El incidente, registrado el pasado 10 de septiembre cerca del complejo petrolero Balam a 46 millas náuticas al norte de Campeche, mantiene en alerta a comunidades pesqueras y colectivos ambientales debido a la falta de transparencia sobre el volumen y tipo de sustancia vertida.
Versiones encontradas entre Pemex y ambientalistas
- Postura oficial: Petróleos Mexicanos (Pemex) aseguró que el ducto dañado fue reparado mediante una envolvente metálica con pruebas de presión exitosas. A través de un comunicado emitido el 15 de septiembre, la empresa descartó riesgos para las costas y afirmó que mantiene vigilancia en la zona.

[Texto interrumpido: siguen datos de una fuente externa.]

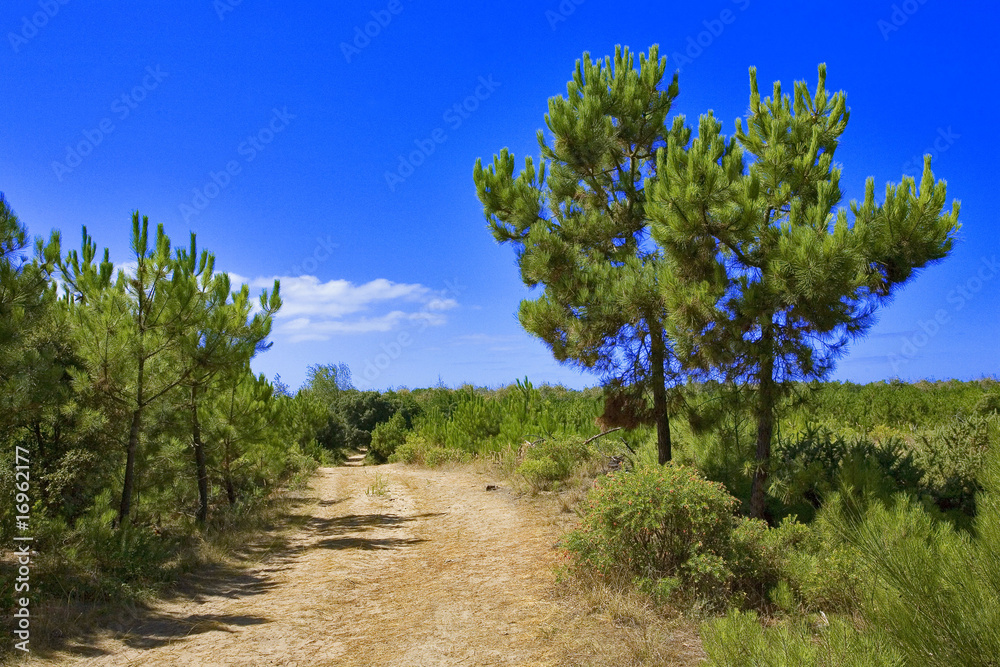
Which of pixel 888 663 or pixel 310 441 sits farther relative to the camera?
pixel 310 441

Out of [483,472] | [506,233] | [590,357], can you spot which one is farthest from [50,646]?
[483,472]

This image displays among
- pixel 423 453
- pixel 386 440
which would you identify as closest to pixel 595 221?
pixel 423 453

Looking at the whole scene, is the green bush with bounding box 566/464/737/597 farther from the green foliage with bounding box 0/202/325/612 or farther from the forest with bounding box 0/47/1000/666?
the green foliage with bounding box 0/202/325/612

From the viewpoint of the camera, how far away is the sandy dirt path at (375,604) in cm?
448

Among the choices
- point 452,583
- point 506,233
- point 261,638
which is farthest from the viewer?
point 506,233

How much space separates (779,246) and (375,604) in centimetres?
543

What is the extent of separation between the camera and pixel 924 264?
5.57m

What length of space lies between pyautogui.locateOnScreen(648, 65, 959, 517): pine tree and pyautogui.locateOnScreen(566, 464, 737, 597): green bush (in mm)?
1699

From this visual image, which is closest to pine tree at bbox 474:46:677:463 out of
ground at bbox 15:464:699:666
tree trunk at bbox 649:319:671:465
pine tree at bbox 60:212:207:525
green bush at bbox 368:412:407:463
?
tree trunk at bbox 649:319:671:465

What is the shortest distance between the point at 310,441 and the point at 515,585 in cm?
1302

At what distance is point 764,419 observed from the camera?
659 centimetres

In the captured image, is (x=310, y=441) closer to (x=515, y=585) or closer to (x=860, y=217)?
(x=515, y=585)

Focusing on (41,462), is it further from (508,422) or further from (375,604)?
(508,422)

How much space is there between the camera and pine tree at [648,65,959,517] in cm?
545
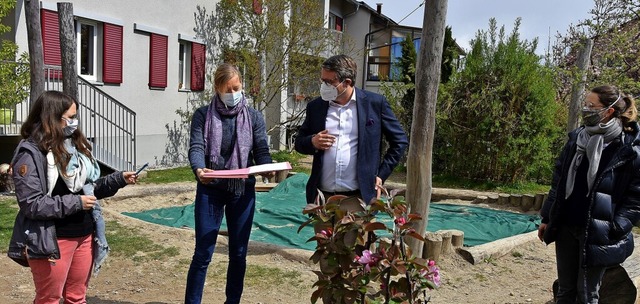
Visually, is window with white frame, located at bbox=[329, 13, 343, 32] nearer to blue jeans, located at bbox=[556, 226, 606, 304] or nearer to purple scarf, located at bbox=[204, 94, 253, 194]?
purple scarf, located at bbox=[204, 94, 253, 194]

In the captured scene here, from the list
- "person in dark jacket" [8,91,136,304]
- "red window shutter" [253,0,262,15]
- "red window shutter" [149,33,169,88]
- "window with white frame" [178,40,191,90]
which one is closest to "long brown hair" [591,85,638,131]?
"person in dark jacket" [8,91,136,304]

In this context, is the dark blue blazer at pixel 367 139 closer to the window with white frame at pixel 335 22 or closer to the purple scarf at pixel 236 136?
the purple scarf at pixel 236 136

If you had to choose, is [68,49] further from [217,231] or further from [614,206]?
[614,206]

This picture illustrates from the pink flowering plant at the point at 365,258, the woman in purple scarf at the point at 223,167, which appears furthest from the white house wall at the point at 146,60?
the pink flowering plant at the point at 365,258

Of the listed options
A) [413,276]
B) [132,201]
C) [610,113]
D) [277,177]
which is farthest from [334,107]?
[277,177]

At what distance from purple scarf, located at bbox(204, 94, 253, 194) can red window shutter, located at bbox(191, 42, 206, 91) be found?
12514 mm

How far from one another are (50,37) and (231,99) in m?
8.59

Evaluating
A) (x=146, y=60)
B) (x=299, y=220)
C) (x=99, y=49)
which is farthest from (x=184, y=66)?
Answer: (x=299, y=220)

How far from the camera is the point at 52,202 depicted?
3.09 m

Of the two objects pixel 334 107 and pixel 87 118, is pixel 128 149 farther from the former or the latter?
pixel 334 107

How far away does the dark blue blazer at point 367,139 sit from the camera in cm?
411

- Señalamientos civiles: La Red Corredor Arrecifal denunció que Pemex omitió informar la cantidad exacta de hidrocarburo emanado durante los cinco días que, aseguran, duró activo el derrame, así como la ausencia de evaluaciones sobre el daño al ecosistema marino.
Este caso representa el segundo incidente de gran magnitud en el Golfo de México durante 2026. El antecedente ocurrió el pasado 14 de febrero en la zona de Abkatun-Cantarell, el cual provocó afectaciones en litorales de Tabasco, Veracruz y Tamaulipas, con residuos detectados en playas hasta el mes de agosto.
Exigen transparencia y plan de restauración
Ante la vulnerabilidad del Corredor Arrecifal del Suroeste del Golfo de México —un sistema que conecta más de 125 arrecifes a lo largo de 650 kilómetros entre Tamiahua y Paraíso—, más de 20 organizaciones ambientales, pesqueras e indígenas lanzaron un extrañamiento a las autoridades.
Los colectivos, entre los que figuran Greenpeace México y diversas cooperativas de la región, demandaron la realización inmediata de estudios en agua, sedimentos y flora marina, además de un informe detallado sobre el estado de la infraestructura petrolera y un plan integral de mitigación para proteger la biodiversidad costera.